Calling it quits with a client: Attorneys say there is a right, wrong way to cut ties

By Tom Gantert
Legal News
It was supposed to be an easy divorce case. The client said everything was already agreed upon, and Jackson attorney David Lady took a small retainer.

But the case turned out to be much more complicated. The opposing counsel was aggressive and argumentative.

“They were fighting over all sorts of issues,” Lady recalled.

Lady told his client he would need more money to continue. The client said, “I don’t want to pay more.”

The attorney-client relationship ended.

“I fire clients, and clients have fired me,” Lady said.

It has happened to every attorney at one time or another. But what happens in the aftermath? What is the obligation of the attorney to the client regarding the ex-client’s file?

The state’s Michigan Rules of Professional Conduct gives some guidance. Part of the rules state, “Upon termination of representation, a lawyer shall take reasonable steps to protect a client's interests, such as giving reasonable notice to the client, allowing time for employment of other counsel, surrendering papers and property to which the client is entitled, and refunding any advance payment of fee that has not been earned. The lawyer may retain papers relating to the client to the extent permitted by law.”

Even if the client fires the lawyer, if that lawyer is an “attorney of record,” he or she must still get court approval to be removed, said Dawn Evans, the director of professional standards for the State Bar of Michigan.

Several local attorneys said the best way to prevent attorney-client breakdowns is to be up front at the beginning.

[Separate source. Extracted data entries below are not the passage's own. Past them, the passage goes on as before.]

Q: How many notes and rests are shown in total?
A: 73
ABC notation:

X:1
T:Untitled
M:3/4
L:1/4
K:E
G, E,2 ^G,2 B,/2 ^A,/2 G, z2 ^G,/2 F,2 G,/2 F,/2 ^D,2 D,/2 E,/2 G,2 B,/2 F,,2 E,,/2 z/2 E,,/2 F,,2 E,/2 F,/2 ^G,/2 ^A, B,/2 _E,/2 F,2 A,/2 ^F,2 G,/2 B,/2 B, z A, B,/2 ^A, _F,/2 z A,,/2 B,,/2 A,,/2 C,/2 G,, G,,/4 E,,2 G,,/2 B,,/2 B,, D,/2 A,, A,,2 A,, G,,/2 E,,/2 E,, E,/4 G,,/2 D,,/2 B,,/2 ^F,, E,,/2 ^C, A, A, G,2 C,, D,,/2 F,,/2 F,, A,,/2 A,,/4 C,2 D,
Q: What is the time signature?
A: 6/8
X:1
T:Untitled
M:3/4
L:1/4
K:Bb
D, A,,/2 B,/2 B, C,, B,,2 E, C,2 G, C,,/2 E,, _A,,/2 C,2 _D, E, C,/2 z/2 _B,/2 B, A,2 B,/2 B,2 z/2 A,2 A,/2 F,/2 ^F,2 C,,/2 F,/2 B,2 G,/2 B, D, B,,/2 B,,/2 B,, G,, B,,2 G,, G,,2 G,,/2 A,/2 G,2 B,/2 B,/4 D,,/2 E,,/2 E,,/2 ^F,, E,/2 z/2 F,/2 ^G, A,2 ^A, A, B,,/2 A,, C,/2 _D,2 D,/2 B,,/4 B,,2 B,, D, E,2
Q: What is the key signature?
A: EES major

Jackson attorney Janet Hamilton explains to her clients from the start that she may not return a phone call right away if she is working on someone else’s case. But she explains to her clients that the same rule applies when she is working on their case.

“I say, ‘When I’m on trial for you, nobody get through. So please indulge me with the others. I’m not golfing,’ ” she said.

Some attorneys say a big mistake young attorneys make is telling clients what they want to hear, which leads to big problems later when reality sets in.

“The number one thing we learn is to be brutally honest with clients as you can,” said Jackson attorney George Lyons. “And tell them, ‘Here’s where I think your case is.’ ”
Lyons, a criminal defense attorney, said many times clients have an unrealistic expectation.

“We live in a day and age of Court TV and Law & Order,” Lyons said. “They pick up pieces of law that is not applicable to their case.”

For example, Lyons said some of his clients thought they had a good case because the police lied to them.

“They say, ‘Well, the cop lied.” Well, the cop can do that,” Lyons said. “The search was wrong. It can be wrong, but still be legally admissible. You have to really give it to them and lay it on the line. … By and large, clients do respond to the cold truth.”

Jackson attorney Brad Brelinski said attorneys should be aware after severing a relationship with a client if the case has any statute of limitations attached to it.

Brelinski said if an attorney doesn’t warn the client that their claim is time sensitive, it could lead to problems for the attorney after the client realizes his case is dead.

“They could come back and sue you and you didn’t advise of them of that,” Brelinski said. “If they any potential claims, advise them it may be time sensitive."

Sometimes a client is fired for not paying the bill. Brelinski said there is an urge to withhold a file under those circumstances, which he said is wrong.
“If the relationship is ending because of an unpaid bill, I think there is a lot of thought, ‘Well, do I hold back the file until I get paid?’ You can’t do that. You would have to turn over the information ethically and not hold it hostage in order to get paid.”
However, Brelinski and Lyons said they would not turn over any notes they took on the case to the former client.

“As a general rule, I will keep my notes. But I will go over my case with the new counsel,” Lyons said. “He has to know where he is sitting.”

Evans said if the lawyer notes would assist the new lawyer in his case, “I would think real hard whether it would be wise to hold them back, especially if it is an ongoing matter.”
There is a formal ethics opinion that states the file belongs to the lawyer, not to the client, Evans said. Clients have access to the file, but can be charged for copies.

“If the client is in the middle of a case and they would be harmed by not receiving those materials, then a prudent lawyer is going to provide those copies and worry about being paid later,” Evans said. “I know that is not always an easy thing to do.”

Hamilton said it is helpful when everyone involved in the case, including support staff, takes notes on a client.

“You should always document every single thing that happens,” Hamilton said. “No question, it helps.”

Hamilton said sometimes clients are more comfortable talking with support staff than the attorney. And sometimes, Hamilton said, she can see patterns of behavior.

“I might consider terminating the contract if they were difficult with the staff,” she said.

But Hamilton said in the handful of times she’s been fired in 30 years, it was because she stood by her unpopular assessment of the client’s case.

“I’ve always learned that when I’ve been terminated, it seems like it is because I was telling the client what I continued to believe was true, but the client didn’t want to accept it as true,” she said.